OMS lança nova estratégia para controle da gripe no mundo

Homem tossindo com gripe. Foto: William Brawley (CC)

A Organização Mundial da Saúde (OMS) lançou nesta semana (11) uma nova estratégia global de controle da influenza, mais conhecida como gripe. O plano, que contempla o período 2019-2030, visa prevenir a influenza sazonal, controlar a disseminação da gripe dos animais para os seres humanos e preparar governos e sociedades para a próxima pandemia desse tipo de infecção.

“A ameaça da gripe pandêmica está sempre presente”, afirma o diretor-geral da OMS, Tedros Ghebreyesus.

“O risco contínuo de um novo vírus da influenza que se transmita dos animais para humanos e cause potencialmente uma pandemia é real. A questão não é se teremos outra pandemia, mas quando. Precisamos estar vigilantes e preparados – o custo de um grande surto de gripe superará em muito o preço da prevenção.”

A gripe continua sendo um dos maiores desafios de saúde pública do mundo. A cada ano, estima-se que haja 1 bilhão de casos de influenza. Dessas ocorrências, de 3 a 5 milhões são graves, provocando de 290 mil a 650 mil mortes por doenças respiratórias relacionadas.

A OMS recomenda a vacinação anual contra a gripe como a maneira mais eficaz de prevenir a doença. A imunização é especialmente importante para as pessoas com maior risco de complicações graves causadas pela influenza e também para os profissionais de saúde.

A nova estratégia do organismo internacional é a mais abrangente e de maior alcance que a agência já desenvolveu para a gripe. O plano traça um caminho para proteger as populações todos os anos e ajuda na preparação para uma pandemia por meio do fortalecimento dos programas de rotina.

O marco da OMS tem dois objetivos: o primeiro é construir nos países estruturas e mecanismos mais fortes de vigilância e resposta a doenças, de prevenção e controle e de preparação. Para alcançar isso, a agência faz um chamado para que todas as nações tenham um programa de influenza adaptado, que contribua para os esforços nacionais e globais, assim como para a segurança da saúde.

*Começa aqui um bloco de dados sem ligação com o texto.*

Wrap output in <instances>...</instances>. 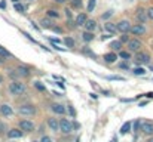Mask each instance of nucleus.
<instances>
[{"mask_svg":"<svg viewBox=\"0 0 153 142\" xmlns=\"http://www.w3.org/2000/svg\"><path fill=\"white\" fill-rule=\"evenodd\" d=\"M25 85L22 83V82H16V80H13L10 85H9V93L13 95V96H18V95H22L25 92Z\"/></svg>","mask_w":153,"mask_h":142,"instance_id":"f257e3e1","label":"nucleus"},{"mask_svg":"<svg viewBox=\"0 0 153 142\" xmlns=\"http://www.w3.org/2000/svg\"><path fill=\"white\" fill-rule=\"evenodd\" d=\"M59 130L64 135H68V133H71L74 130V124L70 120H67V118H61L59 120Z\"/></svg>","mask_w":153,"mask_h":142,"instance_id":"f03ea898","label":"nucleus"},{"mask_svg":"<svg viewBox=\"0 0 153 142\" xmlns=\"http://www.w3.org/2000/svg\"><path fill=\"white\" fill-rule=\"evenodd\" d=\"M18 113L21 116H34L36 114V107L33 104H24L18 108Z\"/></svg>","mask_w":153,"mask_h":142,"instance_id":"7ed1b4c3","label":"nucleus"},{"mask_svg":"<svg viewBox=\"0 0 153 142\" xmlns=\"http://www.w3.org/2000/svg\"><path fill=\"white\" fill-rule=\"evenodd\" d=\"M116 30L120 31V33H128L131 30V22L126 21V19H122V21H119L116 24Z\"/></svg>","mask_w":153,"mask_h":142,"instance_id":"20e7f679","label":"nucleus"},{"mask_svg":"<svg viewBox=\"0 0 153 142\" xmlns=\"http://www.w3.org/2000/svg\"><path fill=\"white\" fill-rule=\"evenodd\" d=\"M128 50L129 52H138L141 49V42L138 39H132V40H128Z\"/></svg>","mask_w":153,"mask_h":142,"instance_id":"39448f33","label":"nucleus"},{"mask_svg":"<svg viewBox=\"0 0 153 142\" xmlns=\"http://www.w3.org/2000/svg\"><path fill=\"white\" fill-rule=\"evenodd\" d=\"M135 61H137V64L146 65V64H150V56L147 53H144V52H138L135 55Z\"/></svg>","mask_w":153,"mask_h":142,"instance_id":"423d86ee","label":"nucleus"},{"mask_svg":"<svg viewBox=\"0 0 153 142\" xmlns=\"http://www.w3.org/2000/svg\"><path fill=\"white\" fill-rule=\"evenodd\" d=\"M19 129L22 132H33L34 130V124L30 120H21L19 121Z\"/></svg>","mask_w":153,"mask_h":142,"instance_id":"0eeeda50","label":"nucleus"},{"mask_svg":"<svg viewBox=\"0 0 153 142\" xmlns=\"http://www.w3.org/2000/svg\"><path fill=\"white\" fill-rule=\"evenodd\" d=\"M134 36H143L146 33V27L143 24H135V25H131V30H129Z\"/></svg>","mask_w":153,"mask_h":142,"instance_id":"6e6552de","label":"nucleus"},{"mask_svg":"<svg viewBox=\"0 0 153 142\" xmlns=\"http://www.w3.org/2000/svg\"><path fill=\"white\" fill-rule=\"evenodd\" d=\"M141 132L144 133V135H147V136H152L153 135V123H149V121H144V123H141Z\"/></svg>","mask_w":153,"mask_h":142,"instance_id":"1a4fd4ad","label":"nucleus"},{"mask_svg":"<svg viewBox=\"0 0 153 142\" xmlns=\"http://www.w3.org/2000/svg\"><path fill=\"white\" fill-rule=\"evenodd\" d=\"M135 18H137V21H138L140 24H144L146 19H147V13H146V10H144L143 7H140V9L137 10V13H135Z\"/></svg>","mask_w":153,"mask_h":142,"instance_id":"9d476101","label":"nucleus"},{"mask_svg":"<svg viewBox=\"0 0 153 142\" xmlns=\"http://www.w3.org/2000/svg\"><path fill=\"white\" fill-rule=\"evenodd\" d=\"M0 114H1V116H4V117H9V116H12V114H13V110H12V107H10V105L3 104V105H0Z\"/></svg>","mask_w":153,"mask_h":142,"instance_id":"9b49d317","label":"nucleus"},{"mask_svg":"<svg viewBox=\"0 0 153 142\" xmlns=\"http://www.w3.org/2000/svg\"><path fill=\"white\" fill-rule=\"evenodd\" d=\"M22 136V130L21 129H9L7 130V138L9 139H16Z\"/></svg>","mask_w":153,"mask_h":142,"instance_id":"f8f14e48","label":"nucleus"},{"mask_svg":"<svg viewBox=\"0 0 153 142\" xmlns=\"http://www.w3.org/2000/svg\"><path fill=\"white\" fill-rule=\"evenodd\" d=\"M15 71H16V74L19 77H30V70L27 67H24V65H19Z\"/></svg>","mask_w":153,"mask_h":142,"instance_id":"ddd939ff","label":"nucleus"},{"mask_svg":"<svg viewBox=\"0 0 153 142\" xmlns=\"http://www.w3.org/2000/svg\"><path fill=\"white\" fill-rule=\"evenodd\" d=\"M51 110L55 113V114H58V116H62V114L65 113V108H64L61 104H52Z\"/></svg>","mask_w":153,"mask_h":142,"instance_id":"4468645a","label":"nucleus"},{"mask_svg":"<svg viewBox=\"0 0 153 142\" xmlns=\"http://www.w3.org/2000/svg\"><path fill=\"white\" fill-rule=\"evenodd\" d=\"M48 126L51 127V130H53V132L59 130V121H58L55 117H51V118L48 120Z\"/></svg>","mask_w":153,"mask_h":142,"instance_id":"2eb2a0df","label":"nucleus"},{"mask_svg":"<svg viewBox=\"0 0 153 142\" xmlns=\"http://www.w3.org/2000/svg\"><path fill=\"white\" fill-rule=\"evenodd\" d=\"M86 19H88V18H86V13H83V12H82V13H79V15L76 16L74 24H76L77 27H80V25H83V24L86 22Z\"/></svg>","mask_w":153,"mask_h":142,"instance_id":"dca6fc26","label":"nucleus"},{"mask_svg":"<svg viewBox=\"0 0 153 142\" xmlns=\"http://www.w3.org/2000/svg\"><path fill=\"white\" fill-rule=\"evenodd\" d=\"M83 27H85L86 31H94L97 28V22L94 19H86V22L83 24Z\"/></svg>","mask_w":153,"mask_h":142,"instance_id":"f3484780","label":"nucleus"},{"mask_svg":"<svg viewBox=\"0 0 153 142\" xmlns=\"http://www.w3.org/2000/svg\"><path fill=\"white\" fill-rule=\"evenodd\" d=\"M94 37H95V36H94V31H86V30H85V31L82 33V39H83V42H86V43L92 42Z\"/></svg>","mask_w":153,"mask_h":142,"instance_id":"a211bd4d","label":"nucleus"},{"mask_svg":"<svg viewBox=\"0 0 153 142\" xmlns=\"http://www.w3.org/2000/svg\"><path fill=\"white\" fill-rule=\"evenodd\" d=\"M116 59H117V55H116V53H113V52H110V53H105V55H104V61H105L107 64H113V62H116Z\"/></svg>","mask_w":153,"mask_h":142,"instance_id":"6ab92c4d","label":"nucleus"},{"mask_svg":"<svg viewBox=\"0 0 153 142\" xmlns=\"http://www.w3.org/2000/svg\"><path fill=\"white\" fill-rule=\"evenodd\" d=\"M104 31H107V33H110V34L116 33V31H117V30H116V24H113V22H105V24H104Z\"/></svg>","mask_w":153,"mask_h":142,"instance_id":"aec40b11","label":"nucleus"},{"mask_svg":"<svg viewBox=\"0 0 153 142\" xmlns=\"http://www.w3.org/2000/svg\"><path fill=\"white\" fill-rule=\"evenodd\" d=\"M40 27H42V28H51L52 27L51 19H49V18H42V19H40Z\"/></svg>","mask_w":153,"mask_h":142,"instance_id":"412c9836","label":"nucleus"},{"mask_svg":"<svg viewBox=\"0 0 153 142\" xmlns=\"http://www.w3.org/2000/svg\"><path fill=\"white\" fill-rule=\"evenodd\" d=\"M46 15H48V18H53V19H58V18H59V12L55 10V9H49V10L46 12Z\"/></svg>","mask_w":153,"mask_h":142,"instance_id":"4be33fe9","label":"nucleus"},{"mask_svg":"<svg viewBox=\"0 0 153 142\" xmlns=\"http://www.w3.org/2000/svg\"><path fill=\"white\" fill-rule=\"evenodd\" d=\"M70 4H71L73 9H80V7L83 6L82 0H70Z\"/></svg>","mask_w":153,"mask_h":142,"instance_id":"5701e85b","label":"nucleus"},{"mask_svg":"<svg viewBox=\"0 0 153 142\" xmlns=\"http://www.w3.org/2000/svg\"><path fill=\"white\" fill-rule=\"evenodd\" d=\"M13 9H15L16 12H21V13H24V12H25V7H24V4H21L19 1L13 3Z\"/></svg>","mask_w":153,"mask_h":142,"instance_id":"b1692460","label":"nucleus"},{"mask_svg":"<svg viewBox=\"0 0 153 142\" xmlns=\"http://www.w3.org/2000/svg\"><path fill=\"white\" fill-rule=\"evenodd\" d=\"M129 130H131V123H129V121H126V123L120 127V133H122V135H125V133H128Z\"/></svg>","mask_w":153,"mask_h":142,"instance_id":"393cba45","label":"nucleus"},{"mask_svg":"<svg viewBox=\"0 0 153 142\" xmlns=\"http://www.w3.org/2000/svg\"><path fill=\"white\" fill-rule=\"evenodd\" d=\"M0 56H3V58H9V56H12V55H10L9 50H6L3 46H0Z\"/></svg>","mask_w":153,"mask_h":142,"instance_id":"a878e982","label":"nucleus"},{"mask_svg":"<svg viewBox=\"0 0 153 142\" xmlns=\"http://www.w3.org/2000/svg\"><path fill=\"white\" fill-rule=\"evenodd\" d=\"M64 43H65V46L74 47V40H73L71 37H65V39H64Z\"/></svg>","mask_w":153,"mask_h":142,"instance_id":"bb28decb","label":"nucleus"},{"mask_svg":"<svg viewBox=\"0 0 153 142\" xmlns=\"http://www.w3.org/2000/svg\"><path fill=\"white\" fill-rule=\"evenodd\" d=\"M95 4H97V0H89L88 1V12H92L95 9Z\"/></svg>","mask_w":153,"mask_h":142,"instance_id":"cd10ccee","label":"nucleus"},{"mask_svg":"<svg viewBox=\"0 0 153 142\" xmlns=\"http://www.w3.org/2000/svg\"><path fill=\"white\" fill-rule=\"evenodd\" d=\"M134 74H135V76H144V74H146V70L141 68V67H138V68L134 70Z\"/></svg>","mask_w":153,"mask_h":142,"instance_id":"c85d7f7f","label":"nucleus"},{"mask_svg":"<svg viewBox=\"0 0 153 142\" xmlns=\"http://www.w3.org/2000/svg\"><path fill=\"white\" fill-rule=\"evenodd\" d=\"M120 46H122V43H120L119 40H117V42H111V43H110V47H111V49H116V50H119Z\"/></svg>","mask_w":153,"mask_h":142,"instance_id":"c756f323","label":"nucleus"},{"mask_svg":"<svg viewBox=\"0 0 153 142\" xmlns=\"http://www.w3.org/2000/svg\"><path fill=\"white\" fill-rule=\"evenodd\" d=\"M119 56H120V58H123V59H129V56H131V53H129V50H128V52H125V50H122V52L119 53Z\"/></svg>","mask_w":153,"mask_h":142,"instance_id":"7c9ffc66","label":"nucleus"},{"mask_svg":"<svg viewBox=\"0 0 153 142\" xmlns=\"http://www.w3.org/2000/svg\"><path fill=\"white\" fill-rule=\"evenodd\" d=\"M122 34H123V36L120 37V40H119V42H120V43H128V40H129V37L126 36V33H122Z\"/></svg>","mask_w":153,"mask_h":142,"instance_id":"2f4dec72","label":"nucleus"},{"mask_svg":"<svg viewBox=\"0 0 153 142\" xmlns=\"http://www.w3.org/2000/svg\"><path fill=\"white\" fill-rule=\"evenodd\" d=\"M111 15H113V10H107L105 13H102L101 18H102V19H108V18H110Z\"/></svg>","mask_w":153,"mask_h":142,"instance_id":"473e14b6","label":"nucleus"},{"mask_svg":"<svg viewBox=\"0 0 153 142\" xmlns=\"http://www.w3.org/2000/svg\"><path fill=\"white\" fill-rule=\"evenodd\" d=\"M146 13H147V18L153 21V7H149V9L146 10Z\"/></svg>","mask_w":153,"mask_h":142,"instance_id":"72a5a7b5","label":"nucleus"},{"mask_svg":"<svg viewBox=\"0 0 153 142\" xmlns=\"http://www.w3.org/2000/svg\"><path fill=\"white\" fill-rule=\"evenodd\" d=\"M51 30L52 31H55V33H58V34H61V33H62V28H61V27H55V25H52Z\"/></svg>","mask_w":153,"mask_h":142,"instance_id":"f704fd0d","label":"nucleus"},{"mask_svg":"<svg viewBox=\"0 0 153 142\" xmlns=\"http://www.w3.org/2000/svg\"><path fill=\"white\" fill-rule=\"evenodd\" d=\"M4 132H6V124L3 121H0V135H3Z\"/></svg>","mask_w":153,"mask_h":142,"instance_id":"c9c22d12","label":"nucleus"},{"mask_svg":"<svg viewBox=\"0 0 153 142\" xmlns=\"http://www.w3.org/2000/svg\"><path fill=\"white\" fill-rule=\"evenodd\" d=\"M65 16H67V19H71V18H73V13H71V10H70L68 7L65 9Z\"/></svg>","mask_w":153,"mask_h":142,"instance_id":"e433bc0d","label":"nucleus"},{"mask_svg":"<svg viewBox=\"0 0 153 142\" xmlns=\"http://www.w3.org/2000/svg\"><path fill=\"white\" fill-rule=\"evenodd\" d=\"M34 86H36V88H37L39 90H42V92H45V86H43V85H40L39 82H36V83H34Z\"/></svg>","mask_w":153,"mask_h":142,"instance_id":"4c0bfd02","label":"nucleus"},{"mask_svg":"<svg viewBox=\"0 0 153 142\" xmlns=\"http://www.w3.org/2000/svg\"><path fill=\"white\" fill-rule=\"evenodd\" d=\"M39 142H52V139L49 138V136H42V139Z\"/></svg>","mask_w":153,"mask_h":142,"instance_id":"58836bf2","label":"nucleus"},{"mask_svg":"<svg viewBox=\"0 0 153 142\" xmlns=\"http://www.w3.org/2000/svg\"><path fill=\"white\" fill-rule=\"evenodd\" d=\"M111 37V34L110 33H107V34H102L101 36V40H107V39H110Z\"/></svg>","mask_w":153,"mask_h":142,"instance_id":"ea45409f","label":"nucleus"},{"mask_svg":"<svg viewBox=\"0 0 153 142\" xmlns=\"http://www.w3.org/2000/svg\"><path fill=\"white\" fill-rule=\"evenodd\" d=\"M119 67H120V68H123V70H128V68H129V65H128V64H125V62H123V64H120Z\"/></svg>","mask_w":153,"mask_h":142,"instance_id":"a19ab883","label":"nucleus"},{"mask_svg":"<svg viewBox=\"0 0 153 142\" xmlns=\"http://www.w3.org/2000/svg\"><path fill=\"white\" fill-rule=\"evenodd\" d=\"M68 111H70V114H71V117H74V114H76V111L73 110V107H68Z\"/></svg>","mask_w":153,"mask_h":142,"instance_id":"79ce46f5","label":"nucleus"},{"mask_svg":"<svg viewBox=\"0 0 153 142\" xmlns=\"http://www.w3.org/2000/svg\"><path fill=\"white\" fill-rule=\"evenodd\" d=\"M110 80H123L122 77H114V76H111V77H108Z\"/></svg>","mask_w":153,"mask_h":142,"instance_id":"37998d69","label":"nucleus"},{"mask_svg":"<svg viewBox=\"0 0 153 142\" xmlns=\"http://www.w3.org/2000/svg\"><path fill=\"white\" fill-rule=\"evenodd\" d=\"M0 7L4 9V7H6V3H4V1H0Z\"/></svg>","mask_w":153,"mask_h":142,"instance_id":"c03bdc74","label":"nucleus"},{"mask_svg":"<svg viewBox=\"0 0 153 142\" xmlns=\"http://www.w3.org/2000/svg\"><path fill=\"white\" fill-rule=\"evenodd\" d=\"M53 1H55V3H58V4H62L65 0H53Z\"/></svg>","mask_w":153,"mask_h":142,"instance_id":"a18cd8bd","label":"nucleus"},{"mask_svg":"<svg viewBox=\"0 0 153 142\" xmlns=\"http://www.w3.org/2000/svg\"><path fill=\"white\" fill-rule=\"evenodd\" d=\"M3 62H4V58H3V56H0V64H3Z\"/></svg>","mask_w":153,"mask_h":142,"instance_id":"49530a36","label":"nucleus"},{"mask_svg":"<svg viewBox=\"0 0 153 142\" xmlns=\"http://www.w3.org/2000/svg\"><path fill=\"white\" fill-rule=\"evenodd\" d=\"M0 83H3V76L0 74Z\"/></svg>","mask_w":153,"mask_h":142,"instance_id":"de8ad7c7","label":"nucleus"},{"mask_svg":"<svg viewBox=\"0 0 153 142\" xmlns=\"http://www.w3.org/2000/svg\"><path fill=\"white\" fill-rule=\"evenodd\" d=\"M147 142H153V135H152V136H150V139H149V141H147Z\"/></svg>","mask_w":153,"mask_h":142,"instance_id":"09e8293b","label":"nucleus"},{"mask_svg":"<svg viewBox=\"0 0 153 142\" xmlns=\"http://www.w3.org/2000/svg\"><path fill=\"white\" fill-rule=\"evenodd\" d=\"M12 1H13V3H16V1H19V0H12Z\"/></svg>","mask_w":153,"mask_h":142,"instance_id":"8fccbe9b","label":"nucleus"},{"mask_svg":"<svg viewBox=\"0 0 153 142\" xmlns=\"http://www.w3.org/2000/svg\"><path fill=\"white\" fill-rule=\"evenodd\" d=\"M30 1H31V0H30Z\"/></svg>","mask_w":153,"mask_h":142,"instance_id":"3c124183","label":"nucleus"}]
</instances>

A segunda meta é desenvolver ferramentas melhores para prevenir, detectar, controlar e tratar a gripe. Isso inclui vacinas, antivirais e tratamentos mais eficazes. O aprimoramento desses recursos deve ter como alvo torná-los acessíveis a todos os países.

“Com as parcerias e o trabalho específico de cada país que temos feito ao longo dos anos, o mundo está melhor preparado do que nunca para o próximo grande surto, mas ainda não estamos preparados o suficiente”, acrescentou o chefe da OMS.

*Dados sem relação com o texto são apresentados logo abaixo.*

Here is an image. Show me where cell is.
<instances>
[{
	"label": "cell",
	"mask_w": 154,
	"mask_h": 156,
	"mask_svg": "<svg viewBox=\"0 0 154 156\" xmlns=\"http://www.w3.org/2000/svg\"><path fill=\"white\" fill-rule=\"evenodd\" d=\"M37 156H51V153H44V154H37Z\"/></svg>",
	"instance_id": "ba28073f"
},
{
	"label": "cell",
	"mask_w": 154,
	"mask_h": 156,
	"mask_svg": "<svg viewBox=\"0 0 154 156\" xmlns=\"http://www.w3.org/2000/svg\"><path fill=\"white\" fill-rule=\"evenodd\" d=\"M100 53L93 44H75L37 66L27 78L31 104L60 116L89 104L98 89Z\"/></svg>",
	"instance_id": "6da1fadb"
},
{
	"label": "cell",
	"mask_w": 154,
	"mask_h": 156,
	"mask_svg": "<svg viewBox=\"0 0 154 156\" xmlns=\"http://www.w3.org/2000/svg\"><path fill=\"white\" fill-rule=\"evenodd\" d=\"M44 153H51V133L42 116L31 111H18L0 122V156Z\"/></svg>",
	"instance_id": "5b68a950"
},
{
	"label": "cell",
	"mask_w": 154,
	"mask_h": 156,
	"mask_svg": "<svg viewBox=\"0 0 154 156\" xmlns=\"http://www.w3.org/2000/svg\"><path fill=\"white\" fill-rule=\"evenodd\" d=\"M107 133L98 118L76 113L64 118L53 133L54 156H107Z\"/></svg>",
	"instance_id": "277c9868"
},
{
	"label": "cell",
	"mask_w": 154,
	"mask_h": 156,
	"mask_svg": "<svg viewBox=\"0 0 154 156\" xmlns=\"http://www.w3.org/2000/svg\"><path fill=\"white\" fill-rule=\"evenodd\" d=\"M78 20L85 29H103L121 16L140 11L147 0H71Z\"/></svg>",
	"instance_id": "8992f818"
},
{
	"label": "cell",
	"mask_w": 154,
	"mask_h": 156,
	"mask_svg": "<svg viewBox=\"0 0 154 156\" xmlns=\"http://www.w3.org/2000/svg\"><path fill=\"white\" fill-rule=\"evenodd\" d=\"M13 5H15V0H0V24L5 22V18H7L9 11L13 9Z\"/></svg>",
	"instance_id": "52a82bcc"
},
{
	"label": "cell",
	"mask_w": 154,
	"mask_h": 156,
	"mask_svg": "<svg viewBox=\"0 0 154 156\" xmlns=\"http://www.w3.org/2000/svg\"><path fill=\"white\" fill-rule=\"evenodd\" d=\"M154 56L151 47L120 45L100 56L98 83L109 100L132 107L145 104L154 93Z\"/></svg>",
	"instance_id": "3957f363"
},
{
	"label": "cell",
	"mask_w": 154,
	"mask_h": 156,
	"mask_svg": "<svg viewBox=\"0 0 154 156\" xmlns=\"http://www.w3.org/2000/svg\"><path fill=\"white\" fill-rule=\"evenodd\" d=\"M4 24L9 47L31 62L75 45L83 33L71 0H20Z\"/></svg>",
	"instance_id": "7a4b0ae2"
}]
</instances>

“Esta estratégia visa nos levar a esse ponto. Basicamente, trata-se de preparar sistemas de saúde para gerenciar choques. E isso só acontece quando os sistemas de saúde são fortes e saudáveis.”

Para implementar com sucesso esse plano, parcerias eficazes são essenciais. A OMS expandirá suas cooperações para aumentar a pesquisa, a inovação e a disponibilidade de ferramentas globais novas e aprimoradas para enfrentar a influenza. Ao mesmo tempo, o organismo vai trabalhar em estreita colaboração com autoridades nacionais.

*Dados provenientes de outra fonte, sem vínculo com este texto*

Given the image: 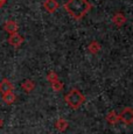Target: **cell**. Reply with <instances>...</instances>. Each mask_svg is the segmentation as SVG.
<instances>
[{
    "instance_id": "30bf717a",
    "label": "cell",
    "mask_w": 133,
    "mask_h": 134,
    "mask_svg": "<svg viewBox=\"0 0 133 134\" xmlns=\"http://www.w3.org/2000/svg\"><path fill=\"white\" fill-rule=\"evenodd\" d=\"M2 98H4V100L7 104H12L15 100V94L12 91H9V92H6V93L2 94Z\"/></svg>"
},
{
    "instance_id": "3957f363",
    "label": "cell",
    "mask_w": 133,
    "mask_h": 134,
    "mask_svg": "<svg viewBox=\"0 0 133 134\" xmlns=\"http://www.w3.org/2000/svg\"><path fill=\"white\" fill-rule=\"evenodd\" d=\"M43 7L48 13H55L60 7V4L57 2V0H45L43 1Z\"/></svg>"
},
{
    "instance_id": "52a82bcc",
    "label": "cell",
    "mask_w": 133,
    "mask_h": 134,
    "mask_svg": "<svg viewBox=\"0 0 133 134\" xmlns=\"http://www.w3.org/2000/svg\"><path fill=\"white\" fill-rule=\"evenodd\" d=\"M120 119H121V121H124L125 124H131L132 119H133V114H132L131 109L124 110V112H123L121 115H120Z\"/></svg>"
},
{
    "instance_id": "6da1fadb",
    "label": "cell",
    "mask_w": 133,
    "mask_h": 134,
    "mask_svg": "<svg viewBox=\"0 0 133 134\" xmlns=\"http://www.w3.org/2000/svg\"><path fill=\"white\" fill-rule=\"evenodd\" d=\"M91 8L92 6L88 0H68L64 4L65 12L75 20L83 19Z\"/></svg>"
},
{
    "instance_id": "4fadbf2b",
    "label": "cell",
    "mask_w": 133,
    "mask_h": 134,
    "mask_svg": "<svg viewBox=\"0 0 133 134\" xmlns=\"http://www.w3.org/2000/svg\"><path fill=\"white\" fill-rule=\"evenodd\" d=\"M52 85H53V89L55 90V91H58V90H62V87H63V83H61V82L57 79V81L53 82Z\"/></svg>"
},
{
    "instance_id": "9c48e42d",
    "label": "cell",
    "mask_w": 133,
    "mask_h": 134,
    "mask_svg": "<svg viewBox=\"0 0 133 134\" xmlns=\"http://www.w3.org/2000/svg\"><path fill=\"white\" fill-rule=\"evenodd\" d=\"M88 49L91 54H97L99 50H101V44H99L98 42H96V41H92V42L89 44Z\"/></svg>"
},
{
    "instance_id": "5b68a950",
    "label": "cell",
    "mask_w": 133,
    "mask_h": 134,
    "mask_svg": "<svg viewBox=\"0 0 133 134\" xmlns=\"http://www.w3.org/2000/svg\"><path fill=\"white\" fill-rule=\"evenodd\" d=\"M4 28H5V30H6L8 34H14V33L18 32L19 26H18V24L14 21V20H8V21L5 22Z\"/></svg>"
},
{
    "instance_id": "5bb4252c",
    "label": "cell",
    "mask_w": 133,
    "mask_h": 134,
    "mask_svg": "<svg viewBox=\"0 0 133 134\" xmlns=\"http://www.w3.org/2000/svg\"><path fill=\"white\" fill-rule=\"evenodd\" d=\"M107 120H109V121L111 122V124H113V122H117L118 118H117L116 113H114V112H111L109 115H107Z\"/></svg>"
},
{
    "instance_id": "7c38bea8",
    "label": "cell",
    "mask_w": 133,
    "mask_h": 134,
    "mask_svg": "<svg viewBox=\"0 0 133 134\" xmlns=\"http://www.w3.org/2000/svg\"><path fill=\"white\" fill-rule=\"evenodd\" d=\"M22 86H24V89L26 90V91L30 92V90L34 89L35 85H34V82H33V81H26V82L24 83V85H22Z\"/></svg>"
},
{
    "instance_id": "ba28073f",
    "label": "cell",
    "mask_w": 133,
    "mask_h": 134,
    "mask_svg": "<svg viewBox=\"0 0 133 134\" xmlns=\"http://www.w3.org/2000/svg\"><path fill=\"white\" fill-rule=\"evenodd\" d=\"M112 21H113V24H116L117 26H123L126 22V18H125V15L123 14V13H117V14L113 15V19H112Z\"/></svg>"
},
{
    "instance_id": "2e32d148",
    "label": "cell",
    "mask_w": 133,
    "mask_h": 134,
    "mask_svg": "<svg viewBox=\"0 0 133 134\" xmlns=\"http://www.w3.org/2000/svg\"><path fill=\"white\" fill-rule=\"evenodd\" d=\"M6 2H7V0H0V8H1V7L4 6Z\"/></svg>"
},
{
    "instance_id": "8992f818",
    "label": "cell",
    "mask_w": 133,
    "mask_h": 134,
    "mask_svg": "<svg viewBox=\"0 0 133 134\" xmlns=\"http://www.w3.org/2000/svg\"><path fill=\"white\" fill-rule=\"evenodd\" d=\"M12 90H13V84H12L8 79L5 78L0 82V92H1L2 94L6 93V92L12 91Z\"/></svg>"
},
{
    "instance_id": "9a60e30c",
    "label": "cell",
    "mask_w": 133,
    "mask_h": 134,
    "mask_svg": "<svg viewBox=\"0 0 133 134\" xmlns=\"http://www.w3.org/2000/svg\"><path fill=\"white\" fill-rule=\"evenodd\" d=\"M47 78L49 79V81L52 82V83H53V82H55V81H57V79H58V78H57V76H56V74L54 72V71H50V72L48 74Z\"/></svg>"
},
{
    "instance_id": "7a4b0ae2",
    "label": "cell",
    "mask_w": 133,
    "mask_h": 134,
    "mask_svg": "<svg viewBox=\"0 0 133 134\" xmlns=\"http://www.w3.org/2000/svg\"><path fill=\"white\" fill-rule=\"evenodd\" d=\"M65 102L69 106H71L73 109H77L80 107L84 102V96L78 90H71L68 94L65 96Z\"/></svg>"
},
{
    "instance_id": "e0dca14e",
    "label": "cell",
    "mask_w": 133,
    "mask_h": 134,
    "mask_svg": "<svg viewBox=\"0 0 133 134\" xmlns=\"http://www.w3.org/2000/svg\"><path fill=\"white\" fill-rule=\"evenodd\" d=\"M1 126H2V120L0 119V127H1Z\"/></svg>"
},
{
    "instance_id": "8fae6325",
    "label": "cell",
    "mask_w": 133,
    "mask_h": 134,
    "mask_svg": "<svg viewBox=\"0 0 133 134\" xmlns=\"http://www.w3.org/2000/svg\"><path fill=\"white\" fill-rule=\"evenodd\" d=\"M66 126H68V122H66L64 119H58V121L56 122V127L60 131H64L66 128Z\"/></svg>"
},
{
    "instance_id": "277c9868",
    "label": "cell",
    "mask_w": 133,
    "mask_h": 134,
    "mask_svg": "<svg viewBox=\"0 0 133 134\" xmlns=\"http://www.w3.org/2000/svg\"><path fill=\"white\" fill-rule=\"evenodd\" d=\"M24 42V37L21 35H19L18 33H14V34H9V37H8V43L13 47L18 48L21 46V43Z\"/></svg>"
}]
</instances>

A estratégia foi desenvolvida por meio de um processo consultivo com contribuições dos Estados-membros, academia, sociedade civil, indústria e especialistas internos e externos.

O novo marco contra a gripe se baseia e se beneficia de programas bem-sucedidos da OMS. Por mais de 65 anos, o Global Influenza Surveillance and Response System (GISRS) – sistema global de vigilância e resposta à influenza composto por Centros Colaboradores da OMS e centros nacionais de influenza – trabalhou em conjunto para monitorar tendências sazonais e vírus potencialmente pandêmicos. Esse mecanismo serve como a espinha dorsal do sistema de alerta global para a gripe.

Um fator muito importante para a estratégia tem sido o sucesso contínuo do Quadro de Preparação para a Influenza Pandêmica. Esse outro sistema apoia o compartilhamento de vírus potencialmente pandêmicos entre autoridades de saúde, além de dar acesso a vacinas e tratamentos que salvam vidas em caso de pandemia.

A OMS afirma ainda que apoiar os países para fortalecer suas capacidades de controle da influenza terá benefícios colaterais na detecção geral de infecções. Isso porque governos poderão identificar melhor outras doenças infecciosas, como o ebola ou o coronavírus associado à síndrome respiratória do Oriente Médio.